◆ Selection ◆
Email message headers (e.g., To, From, Date, Subject) provide plenty of hidden clues, but there’s a way to display these full headers to retrieve all of the behind-the-scenes information. When the message header is properly displayed, the message can then be traced to the specific ISP/location by looking at the originating internet protocol (IP) address, which consists of four sets of numbers that have one to three numerals in each set. Each IP address is unique and assigned to a specific computer/account.
WHOA determined within a day that the messages to Jason had come from two IP addresses: 216.183.185.70 and 216.183.185.133.
This data helped pinpoint the IP addresses where the messages originated. The messages were sent from two libraries in the Pittsburgh area: the Bethel Park Public Library and Mt. Lebanon Public Library. Both used the same Expedient Communications ISP in Cleveland, Ohio.
When Jason passed this information along to the FBI, the FBI discovered that the cyberstalker was using a third IP address at the Upper St. Clair Library, also in the Pittsburgh area. Since these libraries did not have any video cameras or sign in/sign out logs for anyone using library computers, the FBI had to find another way to figure out who was sending the emails.
On April 19, the FBI took control of Jason’s email account after he received the following messages from the cyberstalker:
From: Sonny Garfunkel
<sonnyboy6644@yahoo.com>
To: Jason Hawes
Sent: Tuesday, April 19, 2005 11:10 AM
Subject: Providence Haunting
Funeral Verses
Last night I Murdered Victim Number 5
She’s Dead and Buried, that ain’t no Jive.
5 pair of Pantyhose for my Shoebox
Kris Hawes is next, Tick Tock Tick Tock.
East, West, North, South from Warwick you go
A 100 mile radius to search to and fro.
I Buried her Corpse in a woods dark and deep
Her Silky Brown Pantyhose are now mine to keep.
She Cried and Sobbed and Begged for her life
I Laughed and Slit her Throat with my Knife. …
I Raped her 2 times and made her Spread her Legs Wide
Her Vagina was all Hot and Oily inside.
I’ve got her Purse, Credit Cards and Money
When I think of her Dying Sobs it sure is Funny.
The Quantico Profiler says I’m filled with such Hate
That venting my Murderous impulses feels great.
Library Computers and Free Yahoo Mail
Putting the Cuffs on me will be to no avail.
The Quantico Profiler says I’m on a vast stage
My 13 BCCs let me vent all my Rage.
The F.B.I. can’t catch me because I’m too damn smart
an I.Q. of 162 for a start.
In Warwick I’ve got a job and sublet
To [address deleted for privacy] I can easily get.
Kris Hawes Breasts and Vagina soon will be mine
I know Raping her wil be quite fine.
I’ll Kill Jason’s Kris while she Sobs and Cries
Then it’s McDonald’s for a Burger and Fries.
Reanna W., Paula D., Donna L. you’re all on my list
Your Throats I will Strangle after your Vaginas I Kiss.
Cantigny World War 1 Memorial was a favorite spot
Can you track down this clue F.B.I.? Why not give it a shot?
A Jumbo bag of Doritos and a 6 Pack of Coca-Cola I will need
Watching CNNs Bloody Pictures on JULY
17…indeed!
My Sociopath Rage is all I.D.O.C.s fault
Illinois gave me 5-Felonious Assault.
Kill! Kill! Kill! Kill! God Damn It! Shut Up!
Which Young Woman will next Drink from my Bloody Cup?
Aurevoir,
The Cereal Killer
From: Patricia Donovan
<preg_womn@yahoo.com>
To: Jason Hawes
Subject: Message Board
This letter is for the F.B.I.

◆ Stored data ◆

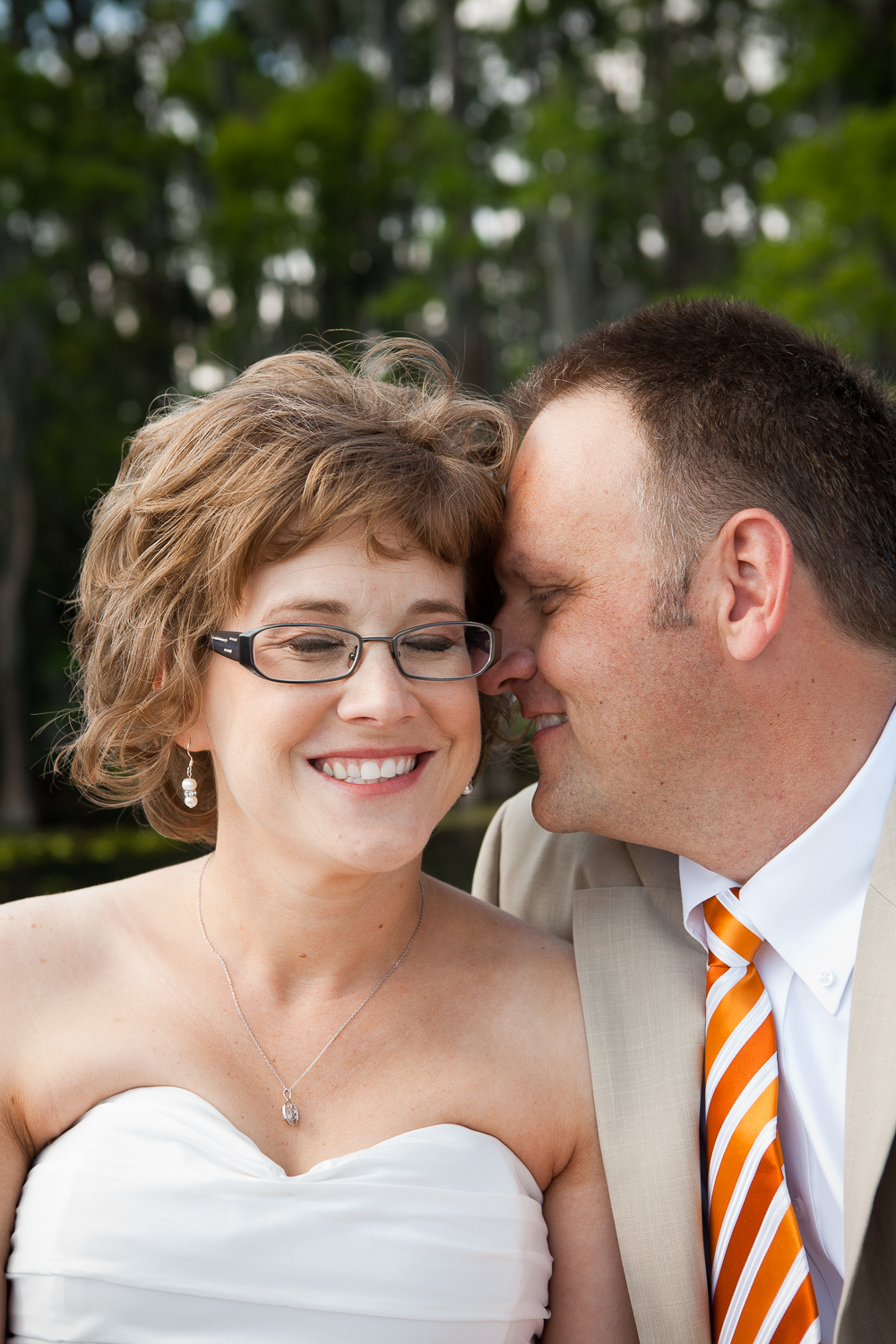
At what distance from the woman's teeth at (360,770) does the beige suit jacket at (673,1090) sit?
1.97 feet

◆ Problem A ◆
In the cyberstalking account, why did the FBI have to find another way to identify who was sending the emails?
◆ Problem B ◆
Reproduce word for word the part of the cyberstalking account starting with "The Quantico Profiler says I’m filled" and going on through "can easily get.".
◆ Problem C ◆
Take the cyberstalking account further, picking up from its final line.

◆ Output A ◆
The libraries where the messages came from had no video cameras and no sign-in or sign-out logs for anyone using their computers.

◆ Output B ◆
The Quantico Profiler says I’m filled with such Hate
That venting my Murderous impulses feels great.
Library Computers and Free Yahoo Mail
Putting the Cuffs on me will be to no avail.
The Quantico Profiler says I’m on a vast stage
My 13 BCCs let me vent all my Rage.
The F.B.I. can’t catch me because I’m too damn smart
an I.Q. of 162 for a start.
In Warwick I’ve got a job and sublet
To [address deleted for privacy] I can easily get.

◆ Output C ◆
If you wish to establish 2 way contact with me, post a message on the Message Board at www.goldsmithstudents.com. Terri is the Webmaster. Her e-mail address is [address removed for privacy]. Her Phone Number and Address are listed in Yahoo People Search. You might want to tell her what you are doing and also tell her not to delete my response. When you contact me, be sure to include a valid F.B.I..e-mail address so I can be sure that Jason or Grant are not answering me. I will only use the F.B.I. e-mail address for verification purposes, as I am not sure you cannot Trace me from an F.B.I. Website. I will post a Message at Goldsmith Students in response to you and we can have an ongoing discourse that way. Of course, I realize that many T.A.P.S. members will take a “peek” at our exchanges. If you do NOT choose to correspond with me, I will Murder another young woman this Friday night. This is your ONE opportunity.
Aurevoir,
The Cereal Killer
By watching the flow of emails, the FBI was able to find a pattern in the days of the week, the time of day, and where the messages originated. “One FBI agent had a BlackBerry and was watching the emails as they came in,” Jason said. “The agents involved in the case watched this gentleman email me and were building a strong case against him. This idiot ended up emailing all the government branches, including the Secret Service, telling them I wanted to take out the president. A Secret Service agent came to my house to interview me because of those emails. I know he was doing his job and I respect that. It’s just strange having to deal with that because of this idiot.”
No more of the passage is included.